If all goes according to plan, the extraordinary vehicle could be on the market as early as 2028. According to eVTOL.com, UK-based startup Bellwether Industries has successfully completed the first test flights of its two-seat Volar prototype aircraft in Dubai.
The company said that it will share footage of the test in the coming weeks, and also revealed that the eVTOL vehicle has completed a total of eight test flights. The company has previously published videos and photos of the ominous device during the moored indoor test flights.
Bellwether has so far raised $1 million from investors and their flying car was first unveiled to the public at the Dubai Air Show last month. They are now looking for more backers to build a full-scale prototype.
The Volar eVTOL vehicle is designed to provide intra-city flying car journeys, and the final version will be around 3.2 metres wide, compared to a prototype that was roughly half that size in recent test flights. Volar’s current eVTOL is a two-seater, while the final vehicle will have room for four to five seats.
The Volar aircraft bears similarities to another eVTOL prototype under development, the CycloRotor – both models actually look like flying cars, rather than the multirotor flying taxis that have been shown before, in their design.
“We have a lot of problems with the fact that the vehicle doesn’t look like an airplane, so when people see them, they don’t understand how they can even take off,” said Kai-Tse Lin, co-founder and CEO of Bellwether.

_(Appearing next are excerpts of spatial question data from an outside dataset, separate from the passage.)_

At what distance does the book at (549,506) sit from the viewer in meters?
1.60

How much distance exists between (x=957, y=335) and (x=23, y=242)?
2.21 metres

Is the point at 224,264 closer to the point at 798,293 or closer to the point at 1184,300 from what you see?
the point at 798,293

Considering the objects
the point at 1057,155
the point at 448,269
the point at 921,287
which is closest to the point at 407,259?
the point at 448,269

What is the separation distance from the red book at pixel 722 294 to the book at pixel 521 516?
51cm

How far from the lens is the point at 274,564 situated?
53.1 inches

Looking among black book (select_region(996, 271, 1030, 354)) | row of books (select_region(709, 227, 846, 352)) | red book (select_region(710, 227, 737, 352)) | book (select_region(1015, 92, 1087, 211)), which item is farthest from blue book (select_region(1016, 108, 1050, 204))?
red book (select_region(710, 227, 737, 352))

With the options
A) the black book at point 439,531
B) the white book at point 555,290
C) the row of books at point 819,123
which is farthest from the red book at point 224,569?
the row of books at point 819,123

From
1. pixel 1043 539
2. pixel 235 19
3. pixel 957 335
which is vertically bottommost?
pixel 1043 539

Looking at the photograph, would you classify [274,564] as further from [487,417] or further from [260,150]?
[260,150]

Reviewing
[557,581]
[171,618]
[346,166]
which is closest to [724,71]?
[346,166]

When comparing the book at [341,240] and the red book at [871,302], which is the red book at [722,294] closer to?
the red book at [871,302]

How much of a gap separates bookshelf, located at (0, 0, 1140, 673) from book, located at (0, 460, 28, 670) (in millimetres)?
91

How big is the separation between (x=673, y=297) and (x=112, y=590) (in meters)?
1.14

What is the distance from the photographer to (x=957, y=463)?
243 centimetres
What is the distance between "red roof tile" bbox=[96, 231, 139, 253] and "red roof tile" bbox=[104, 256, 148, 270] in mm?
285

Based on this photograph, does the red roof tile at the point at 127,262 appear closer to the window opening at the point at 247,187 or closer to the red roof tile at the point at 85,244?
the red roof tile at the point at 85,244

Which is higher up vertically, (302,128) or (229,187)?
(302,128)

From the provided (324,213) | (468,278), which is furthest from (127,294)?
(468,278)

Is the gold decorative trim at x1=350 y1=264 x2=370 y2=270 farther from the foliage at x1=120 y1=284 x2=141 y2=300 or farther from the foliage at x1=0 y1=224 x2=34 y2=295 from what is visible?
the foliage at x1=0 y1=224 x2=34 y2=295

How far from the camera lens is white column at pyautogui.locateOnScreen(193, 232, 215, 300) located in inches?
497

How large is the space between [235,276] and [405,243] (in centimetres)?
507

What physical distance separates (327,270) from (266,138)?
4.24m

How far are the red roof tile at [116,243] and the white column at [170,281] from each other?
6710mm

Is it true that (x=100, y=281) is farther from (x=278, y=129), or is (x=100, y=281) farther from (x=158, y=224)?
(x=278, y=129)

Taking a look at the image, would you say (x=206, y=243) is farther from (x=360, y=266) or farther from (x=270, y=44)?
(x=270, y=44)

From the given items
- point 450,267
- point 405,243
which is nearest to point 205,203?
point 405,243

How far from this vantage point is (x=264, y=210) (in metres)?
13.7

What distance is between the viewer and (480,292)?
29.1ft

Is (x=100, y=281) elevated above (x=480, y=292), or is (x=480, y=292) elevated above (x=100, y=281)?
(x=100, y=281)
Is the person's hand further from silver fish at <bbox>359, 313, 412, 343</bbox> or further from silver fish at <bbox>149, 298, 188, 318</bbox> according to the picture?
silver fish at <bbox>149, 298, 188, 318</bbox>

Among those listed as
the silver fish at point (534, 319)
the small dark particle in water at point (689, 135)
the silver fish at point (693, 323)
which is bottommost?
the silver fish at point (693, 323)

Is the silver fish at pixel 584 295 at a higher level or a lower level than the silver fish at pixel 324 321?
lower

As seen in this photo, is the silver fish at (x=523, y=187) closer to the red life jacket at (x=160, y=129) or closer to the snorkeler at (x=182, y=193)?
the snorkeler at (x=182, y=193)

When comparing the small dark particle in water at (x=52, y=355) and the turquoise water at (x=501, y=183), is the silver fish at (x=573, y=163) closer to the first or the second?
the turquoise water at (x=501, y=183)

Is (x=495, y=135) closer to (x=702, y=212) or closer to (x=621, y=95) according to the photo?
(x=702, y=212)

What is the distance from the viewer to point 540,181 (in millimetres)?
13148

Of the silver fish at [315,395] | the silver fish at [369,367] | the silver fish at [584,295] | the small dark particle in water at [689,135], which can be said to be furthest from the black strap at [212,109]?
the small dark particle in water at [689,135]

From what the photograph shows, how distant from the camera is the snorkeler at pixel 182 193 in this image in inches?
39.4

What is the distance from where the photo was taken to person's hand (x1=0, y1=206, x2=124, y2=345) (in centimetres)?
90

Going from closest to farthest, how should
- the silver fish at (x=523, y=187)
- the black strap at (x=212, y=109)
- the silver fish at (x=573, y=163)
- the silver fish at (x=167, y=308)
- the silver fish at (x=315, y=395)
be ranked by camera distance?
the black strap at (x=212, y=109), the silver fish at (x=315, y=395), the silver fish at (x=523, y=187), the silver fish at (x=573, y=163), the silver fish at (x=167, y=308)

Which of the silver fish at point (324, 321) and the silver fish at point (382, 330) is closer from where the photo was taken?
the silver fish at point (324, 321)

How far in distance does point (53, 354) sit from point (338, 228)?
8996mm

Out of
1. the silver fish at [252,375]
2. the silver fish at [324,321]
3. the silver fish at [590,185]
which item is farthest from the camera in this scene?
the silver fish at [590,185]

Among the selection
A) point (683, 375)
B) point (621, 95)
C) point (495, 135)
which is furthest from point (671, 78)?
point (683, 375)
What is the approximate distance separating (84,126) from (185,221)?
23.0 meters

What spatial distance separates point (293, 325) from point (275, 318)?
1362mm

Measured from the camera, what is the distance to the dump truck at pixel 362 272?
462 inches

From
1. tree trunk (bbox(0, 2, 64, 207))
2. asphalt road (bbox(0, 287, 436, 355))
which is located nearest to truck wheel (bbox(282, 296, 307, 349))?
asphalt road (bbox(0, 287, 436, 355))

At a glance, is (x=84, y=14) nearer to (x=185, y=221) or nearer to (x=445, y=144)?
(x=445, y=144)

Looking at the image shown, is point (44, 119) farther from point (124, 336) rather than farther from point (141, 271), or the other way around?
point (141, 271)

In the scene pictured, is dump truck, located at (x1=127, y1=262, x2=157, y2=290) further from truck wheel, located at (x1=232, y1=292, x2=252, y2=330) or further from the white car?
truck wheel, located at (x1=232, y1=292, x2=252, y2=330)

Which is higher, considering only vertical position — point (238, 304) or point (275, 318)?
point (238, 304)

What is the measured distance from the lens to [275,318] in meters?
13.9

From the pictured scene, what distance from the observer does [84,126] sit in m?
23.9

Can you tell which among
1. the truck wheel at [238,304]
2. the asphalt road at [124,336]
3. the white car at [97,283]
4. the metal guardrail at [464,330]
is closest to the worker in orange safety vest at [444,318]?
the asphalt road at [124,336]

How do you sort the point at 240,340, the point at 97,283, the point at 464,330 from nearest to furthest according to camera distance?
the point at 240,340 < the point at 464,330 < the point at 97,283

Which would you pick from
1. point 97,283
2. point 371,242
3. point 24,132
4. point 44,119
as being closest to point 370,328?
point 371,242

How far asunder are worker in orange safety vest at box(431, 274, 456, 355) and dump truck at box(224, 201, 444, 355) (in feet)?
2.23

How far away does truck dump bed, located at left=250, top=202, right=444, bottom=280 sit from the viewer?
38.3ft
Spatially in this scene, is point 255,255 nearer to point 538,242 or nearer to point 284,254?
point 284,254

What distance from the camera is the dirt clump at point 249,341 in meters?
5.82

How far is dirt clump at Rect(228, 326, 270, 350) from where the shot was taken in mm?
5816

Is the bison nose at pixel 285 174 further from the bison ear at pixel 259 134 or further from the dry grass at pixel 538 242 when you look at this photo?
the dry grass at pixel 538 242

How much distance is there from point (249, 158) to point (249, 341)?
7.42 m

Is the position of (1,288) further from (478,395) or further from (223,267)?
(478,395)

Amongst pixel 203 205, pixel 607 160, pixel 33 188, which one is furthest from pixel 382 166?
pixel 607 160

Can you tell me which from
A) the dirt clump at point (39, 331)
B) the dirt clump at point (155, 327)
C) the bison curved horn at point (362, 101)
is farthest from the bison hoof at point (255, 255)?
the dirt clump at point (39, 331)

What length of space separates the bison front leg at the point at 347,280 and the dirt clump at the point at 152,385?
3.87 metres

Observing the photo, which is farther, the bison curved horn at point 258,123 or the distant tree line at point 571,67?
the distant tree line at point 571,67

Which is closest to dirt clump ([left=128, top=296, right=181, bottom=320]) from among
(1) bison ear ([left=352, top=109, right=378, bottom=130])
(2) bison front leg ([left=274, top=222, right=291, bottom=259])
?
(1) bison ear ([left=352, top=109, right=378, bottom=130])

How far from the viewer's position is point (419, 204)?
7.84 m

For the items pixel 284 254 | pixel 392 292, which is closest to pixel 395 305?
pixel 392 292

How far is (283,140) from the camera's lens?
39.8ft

During recent test flights, the remote-controlled prototype climbed to an altitude of 3.9 metres at a speed of about 40 km/h. According to Bellwether’s website, the full-size aircraft will fly at an altitude of about 1 kilometre and reach a top speed of 217 km/h, while battery life after charging is estimated at 90 minutes.
The company is positioning its aircraft specifically as a flying private car, so it will be interesting to see if public urban air mobility really takes off before the company plans to launch the flying vehicle in 2028.